---------- Passage shown ----------

Day 3 started with daily reflections. The concept of systems archetypes was introduced to help the students identify some archetypes in the causal loops drawn on day 2. We explained Critical System Heuristics (CSH; Ulrich, 1987), which helped students to critique the boundary that they have created for their system of interest that may leave out some important stakeholders. The teams were then given some time to revisit their rich pictures, CATWOE, and Root Definitions to see if they had neglected anything after learning about CSH.

Once the teams had revisited their rich pictures, CATWOEs, and Root Definitions they were told that going forward, everyone needed to work together to help the client. By this time, the whole class understood each other’s views and the value of achieving “accommodation” of their views to work collaboratively.

Lastly, we created a “Town Hall” environment where students could discuss innovative ways to improve the situation. This space was located in an area away from where the teams had been working. We placed a table at the front of the Town Hall with one of us assigned the role of the mayor to manage the proceedings, and the other helped to facilitate the process. Specific instructions were provided on how the Town Hall process was expected to work. Each of the teams presented some of their innovative ideas that they had recorded on a flipchart, students were encouraged to ask questions and get clarifications on the ideas. Exhibit 6 shows some of the ideas.

----------

* **Your assignment**:
Answer from the day 3 account above:
(a) What does CSH stand for?
(b) Where was the Town Hall space located?
(c) What role was one of the facilitators given at the table at the front of the Town Hall?

---------- Supplied material ----------

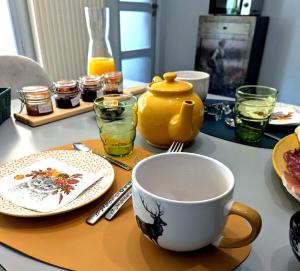 a table with a coffee cup and plates and glasses at Chez Nick et Martine suite privative in Palinges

----------

* **Task solution**:
(a) Critical System Heuristics
(b) In an area away from where the teams had been working
(c) The mayor, to manage the proceedings